Wenn die A26 fertig ist, soll es im Marschkamper Deich keine Lkw mehr geben. (Foto: Marion Göhring)

Vorgestelltes Gutachten über die Verkehrssituation in Süderelbe bringt nur wenig Neues

von Marion Göhring, Süderelbe
Unglaublich, aber wahr: Für die Verkehrsplanung im Hamburger Süden gibt es seit Jahrzehnten kein einheitliches Konzept. Bei allen Projekten wie der A26, der Ortsumgehung Finkenwerder oder der Hafenquerspange handelt es sich demnach um Einzelmaßnahmen. Das wurde im Harburger Stadtplanungsausschuss deutlich, als ein Gutachten des Beraterbüros TCI Röhling Transport Consulting International vorgestellt wurde.

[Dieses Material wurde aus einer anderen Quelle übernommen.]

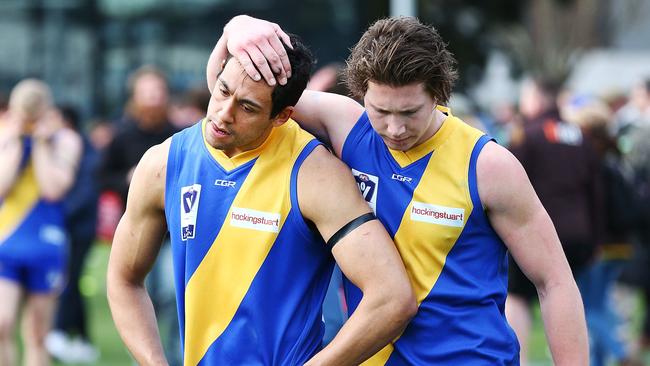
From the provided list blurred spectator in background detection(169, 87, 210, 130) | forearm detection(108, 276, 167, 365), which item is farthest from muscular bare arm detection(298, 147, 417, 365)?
blurred spectator in background detection(169, 87, 210, 130)

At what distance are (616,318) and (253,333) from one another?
20.5ft

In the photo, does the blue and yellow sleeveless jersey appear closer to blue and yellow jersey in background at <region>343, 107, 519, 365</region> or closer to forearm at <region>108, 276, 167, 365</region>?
forearm at <region>108, 276, 167, 365</region>

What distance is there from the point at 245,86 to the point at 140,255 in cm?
70

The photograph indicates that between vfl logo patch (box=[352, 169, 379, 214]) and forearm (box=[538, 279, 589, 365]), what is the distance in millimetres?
597

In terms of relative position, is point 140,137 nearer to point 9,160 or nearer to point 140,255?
point 9,160

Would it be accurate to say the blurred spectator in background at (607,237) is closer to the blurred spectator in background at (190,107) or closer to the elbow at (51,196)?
the blurred spectator in background at (190,107)

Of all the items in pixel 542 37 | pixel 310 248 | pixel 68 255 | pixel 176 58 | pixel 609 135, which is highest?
pixel 310 248

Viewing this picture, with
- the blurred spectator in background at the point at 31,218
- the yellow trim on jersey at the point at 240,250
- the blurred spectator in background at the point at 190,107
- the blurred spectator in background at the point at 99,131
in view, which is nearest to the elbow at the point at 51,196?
the blurred spectator in background at the point at 31,218

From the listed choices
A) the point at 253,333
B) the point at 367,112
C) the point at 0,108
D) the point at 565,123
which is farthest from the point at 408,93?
the point at 0,108

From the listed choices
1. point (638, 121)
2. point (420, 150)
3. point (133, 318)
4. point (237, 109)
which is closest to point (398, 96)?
point (420, 150)

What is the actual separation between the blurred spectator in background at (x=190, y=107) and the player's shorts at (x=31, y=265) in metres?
1.47

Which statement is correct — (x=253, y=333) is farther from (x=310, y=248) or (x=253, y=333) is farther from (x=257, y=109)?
(x=257, y=109)

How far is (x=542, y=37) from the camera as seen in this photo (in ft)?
101

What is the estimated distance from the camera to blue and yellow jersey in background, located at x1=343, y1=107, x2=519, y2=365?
382 cm
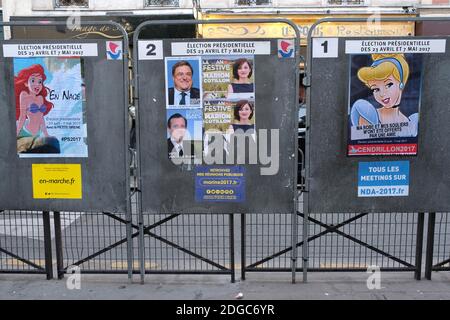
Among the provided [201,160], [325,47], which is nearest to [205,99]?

Das Gutachten ist seit Jahren in Arbeit, sollte schon „spätes-tens“ im Herbst 2010 vorgestellt werden. Dann kam aber der Regierungswechsel in Hamburg dazwischen, der schwarz-grüne Senat wurde durch den SPD-Senat abgelöst. „Wir haben das Gutachten dann erst einmal ein Jahr liegen gelassen“, sagte
Christoph Heintzmann von der Behörde für Wirtschaft, Verkehr und Innovation. „Wir wussten ja nicht, wie es weitergehen soll.“ Jetzt ist das Gutachten endlich im Bezirk Harburg vorgestellt worden, ein Konzept für die Verkehrsplanung ist es aber auch nicht. Es seien lediglich Analysen über die jetzige Belastung und ein Modell für Prognosen zur künftigen Belastung erstellt worden, beteuerte Dr. Wolfgang Röhling vom TCI-Gutachterbüro. Nicht nur CDU-Kreischef Ralf-Dieter Fischer war verärgert: „Wir fordern schon seit den 90er-Jahren ein Verkehrskonzept für den Süderelberaum.“
Die Erkenntnisse des Gutachtens sind eher belanglos. Dass die Verkehrsbelastung im Süderelberaum bis zum Jahr 2025 um durchschnittlich mehr als 20 Prozent zunehmen wird, war auch ohne Analysen und Prognosen zu befürchten. Und für die Erkenntnis, dass der Verkehr auf der B73 zurückgehen wird, wenn die A26 eines Tages fertig ist, brauchte man auch keine Verkehrsexperten. Immerhin warnen die Gutachter vor einer Abschwächung dieses Effekts, wenn die A26 an der A7 in Höhe Moorburg enden sollte und in absehbarer Zeit nicht als Hafenquerspange bis zur A1 weitergebaut wird.
Kleiner Trost für die Neuenfelder: Die Gutachter empfehlen nach Fertigstellung der A26 ein Durchfahrverbot für Lkw über den Marschkamper Deich. Zurzeit fahren täglich rund 200 Lkw durch die Enge Wohnstraße – für sie ist es immer noch die kürzes-te Strecke zum Airbus-Werk.